_Items from a spatial reasoning dataset_:

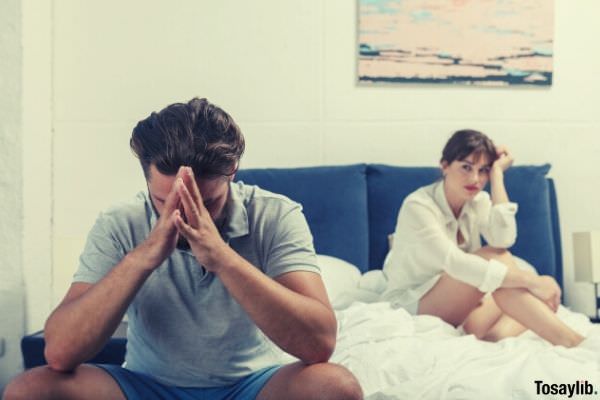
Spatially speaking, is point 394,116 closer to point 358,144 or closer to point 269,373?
point 358,144

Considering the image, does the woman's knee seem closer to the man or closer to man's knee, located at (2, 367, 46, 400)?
the man

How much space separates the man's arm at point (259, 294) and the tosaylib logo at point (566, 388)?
0.64 metres

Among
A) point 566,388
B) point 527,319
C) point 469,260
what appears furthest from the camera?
point 469,260

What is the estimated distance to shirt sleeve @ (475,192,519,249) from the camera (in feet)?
9.93

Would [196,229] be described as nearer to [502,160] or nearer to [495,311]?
[495,311]

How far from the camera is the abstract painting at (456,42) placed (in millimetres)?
3762

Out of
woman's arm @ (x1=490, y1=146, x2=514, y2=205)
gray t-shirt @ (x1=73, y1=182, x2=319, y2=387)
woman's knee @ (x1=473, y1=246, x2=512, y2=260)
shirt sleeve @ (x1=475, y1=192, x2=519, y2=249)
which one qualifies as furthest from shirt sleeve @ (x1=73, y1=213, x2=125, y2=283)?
woman's arm @ (x1=490, y1=146, x2=514, y2=205)

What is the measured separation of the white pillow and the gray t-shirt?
1162 mm

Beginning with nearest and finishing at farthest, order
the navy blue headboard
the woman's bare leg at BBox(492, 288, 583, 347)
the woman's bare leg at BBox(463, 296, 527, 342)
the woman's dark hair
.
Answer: the woman's bare leg at BBox(492, 288, 583, 347), the woman's bare leg at BBox(463, 296, 527, 342), the woman's dark hair, the navy blue headboard

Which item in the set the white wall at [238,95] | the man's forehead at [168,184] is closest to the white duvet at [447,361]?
the man's forehead at [168,184]

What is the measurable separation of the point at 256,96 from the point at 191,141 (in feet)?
6.86

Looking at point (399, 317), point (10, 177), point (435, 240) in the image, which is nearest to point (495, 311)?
point (435, 240)

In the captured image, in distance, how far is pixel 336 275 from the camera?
10.0ft

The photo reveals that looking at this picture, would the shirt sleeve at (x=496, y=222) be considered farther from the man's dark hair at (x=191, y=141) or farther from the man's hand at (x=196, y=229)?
the man's hand at (x=196, y=229)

_SHORT EXERCISE_:
Reproduce word for word every line from the one containing "The photo reveals" through the end of the items, including both of those lines.

_TASK ANSWER_:
The photo reveals that looking at this picture, would the shirt sleeve at (x=496, y=222) be considered farther from the man's dark hair at (x=191, y=141) or farther from the man's hand at (x=196, y=229)?
the man's hand at (x=196, y=229)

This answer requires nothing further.